Goal of the exercise:
Copy out all of the lines below exactly; the pictures do not belong in the copy.

(Collected data entries)
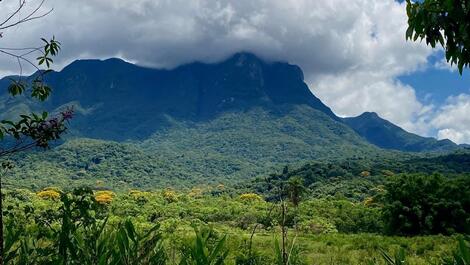 Casa a orillas del río Nhundiaquara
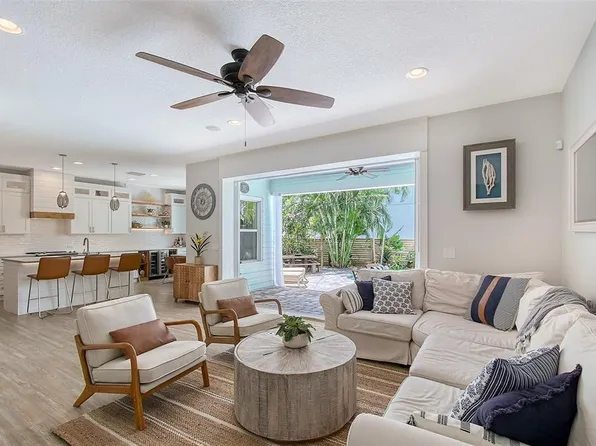 1738 Siesta Dr, Sarasota, FL 34239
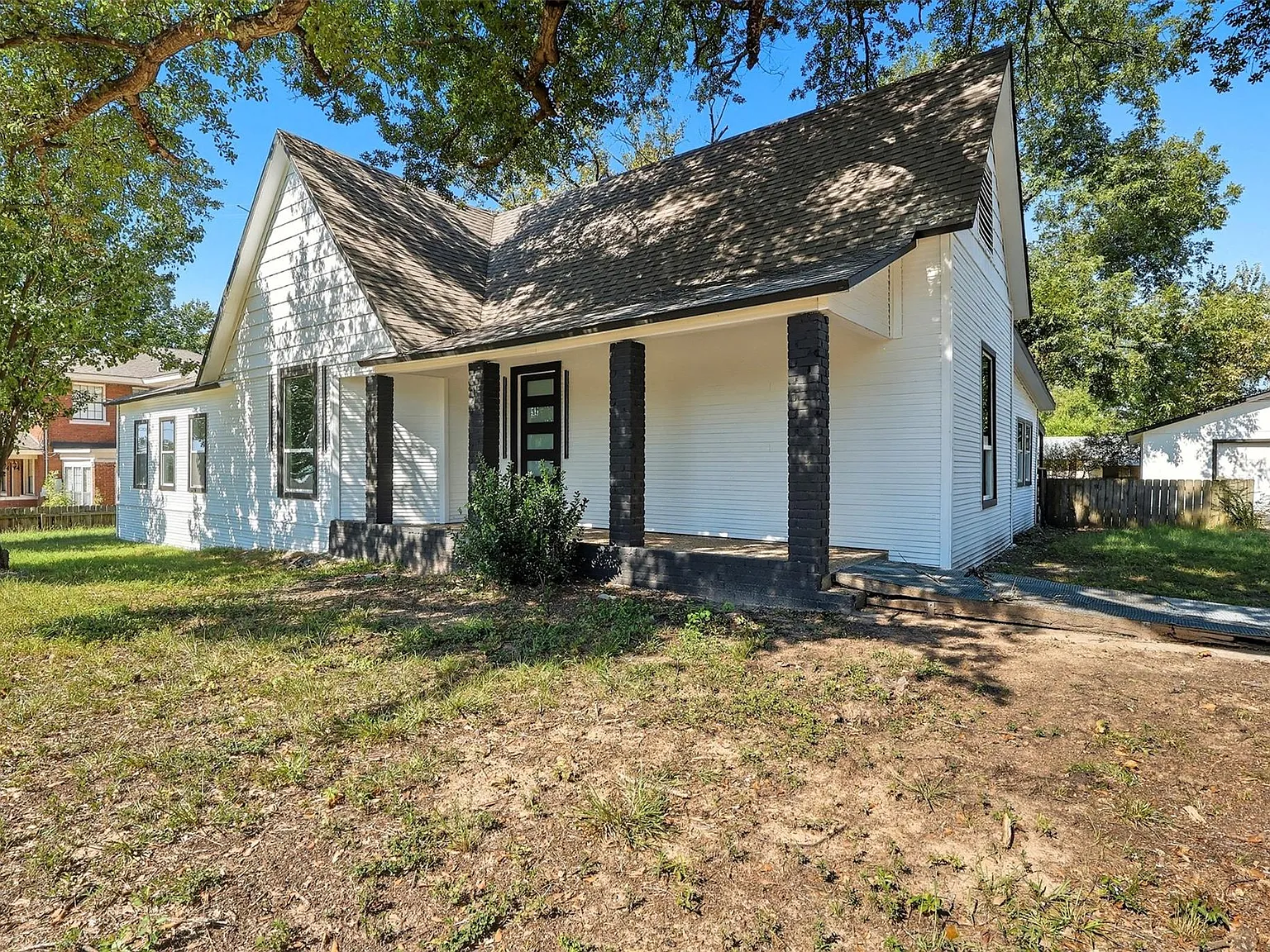 3 bed, 2.0 bath, 3705 sqft, $2,400 — Photo 2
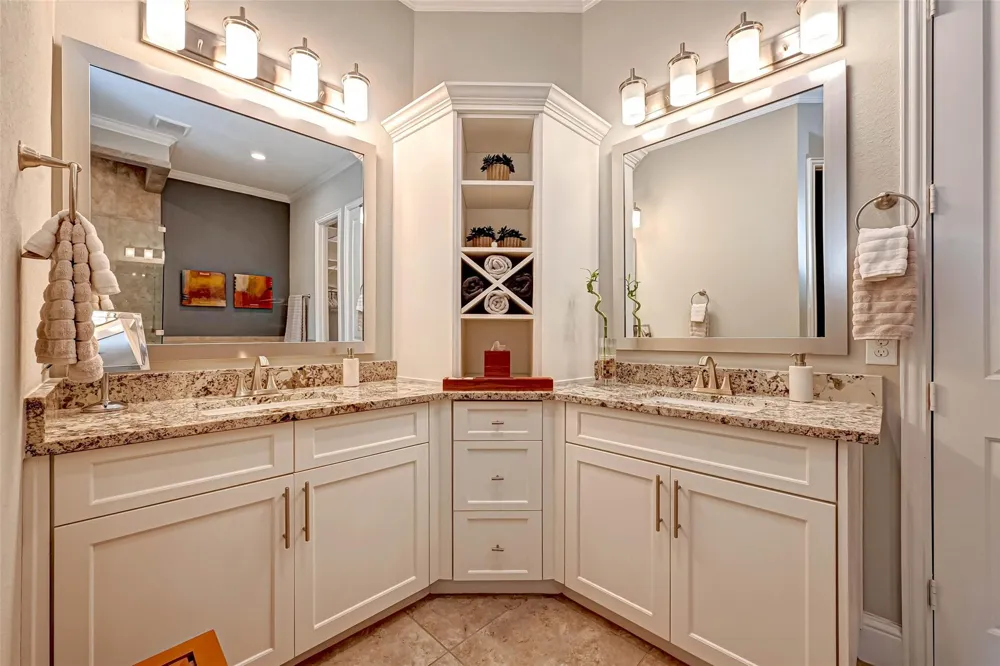 23 Silver Rock Drive Tomball, TX 77375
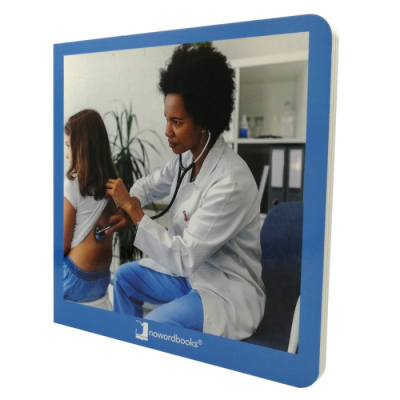 Capa de livro com imagem de médica a examinar uma criança e logótipo nowordbooks
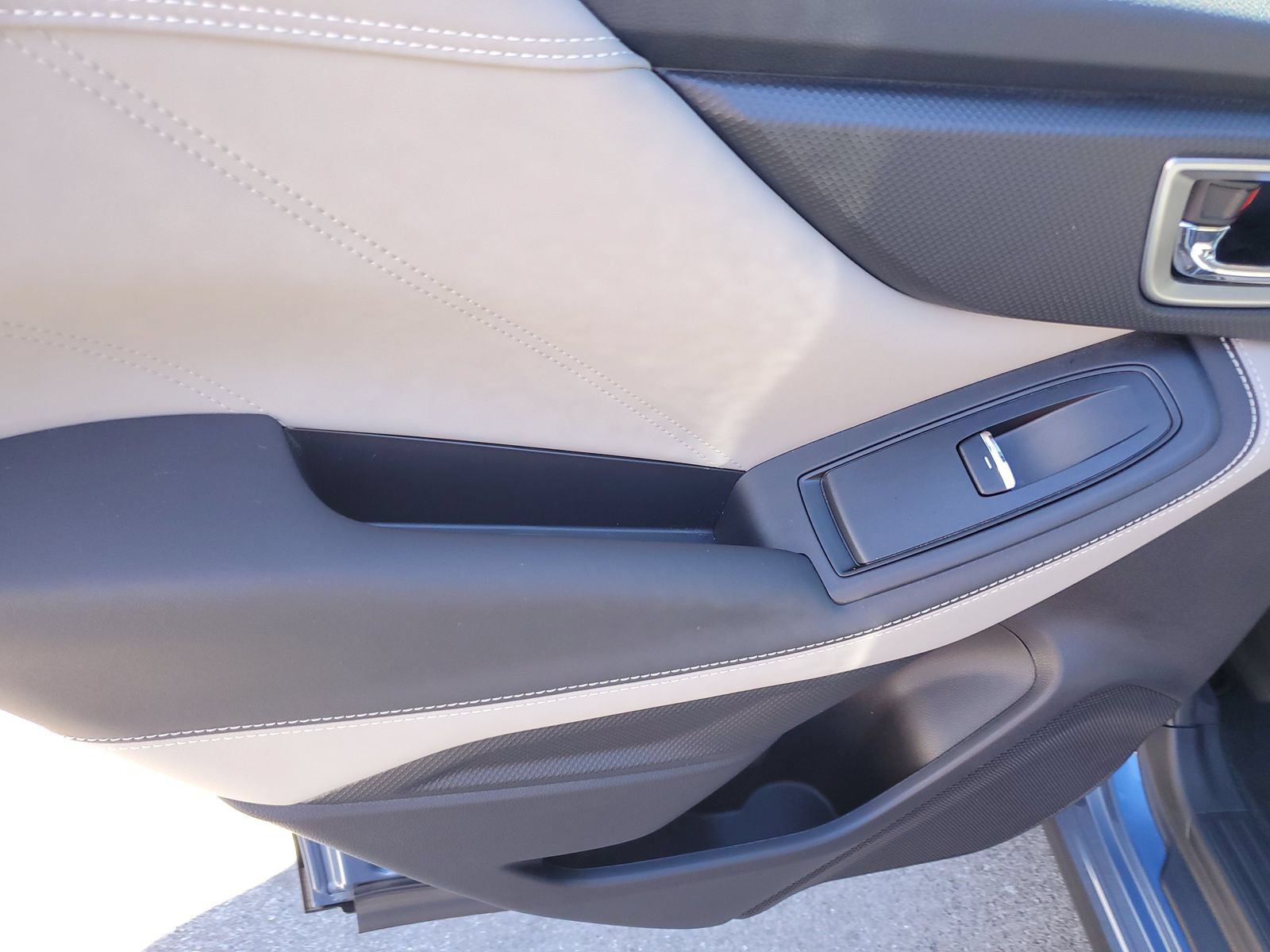 Used 2023 Subaru Forester Limited AWD/4WD image 16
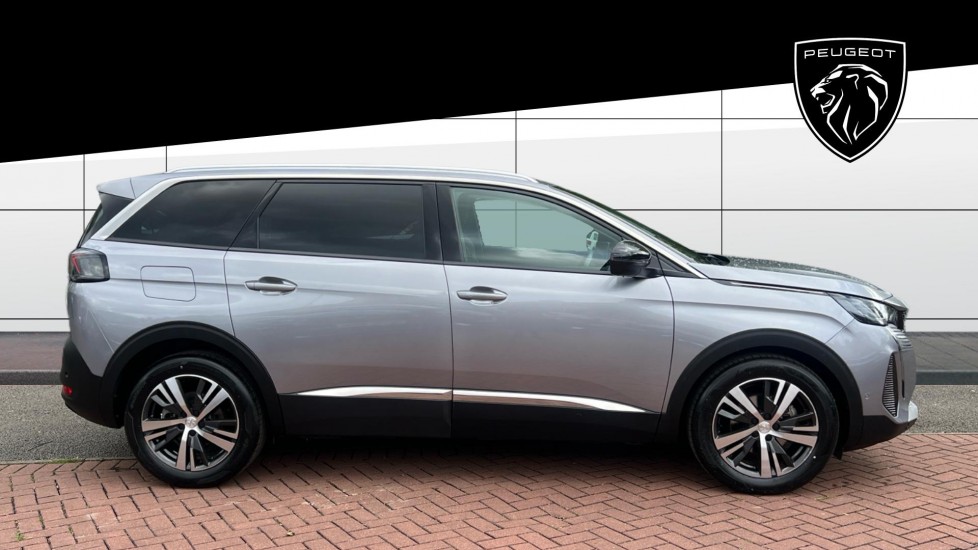 Peugeot 5008 1.2 PureTech Allure Premium 5dr EAT8 Petrol Estate - Image 5
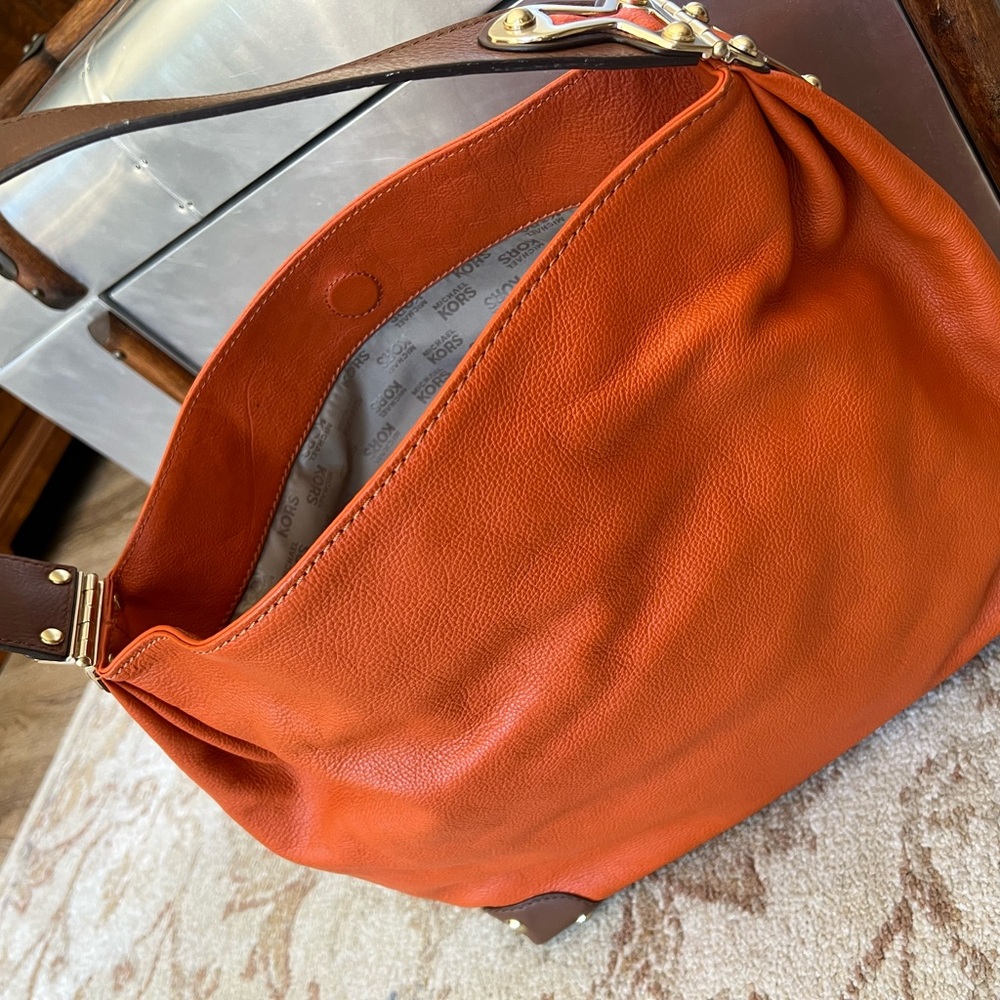 Beautiful Michael Kors 🍊 orange bag - Picture 9 of 13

Problem solution:
 Casa a orillas del río Nhundiaquara
 1738 Siesta Dr, Sarasota, FL 34239
 3 bed, 2.0 bath, 3705 sqft, $2,400 — Photo 2
 23 Silver Rock Drive Tomball, TX 77375
 Capa de livro com imagem de médica a examinar uma criança e logótipo nowordbooks
 Used 2023 Subaru Forester Limited AWD/4WD image 16
 Peugeot 5008 1.2 PureTech Allure Premium 5dr EAT8 Petrol Estate - Image 5
 Beautiful Michael Kors 🍊 orange bag - Picture 9 of 13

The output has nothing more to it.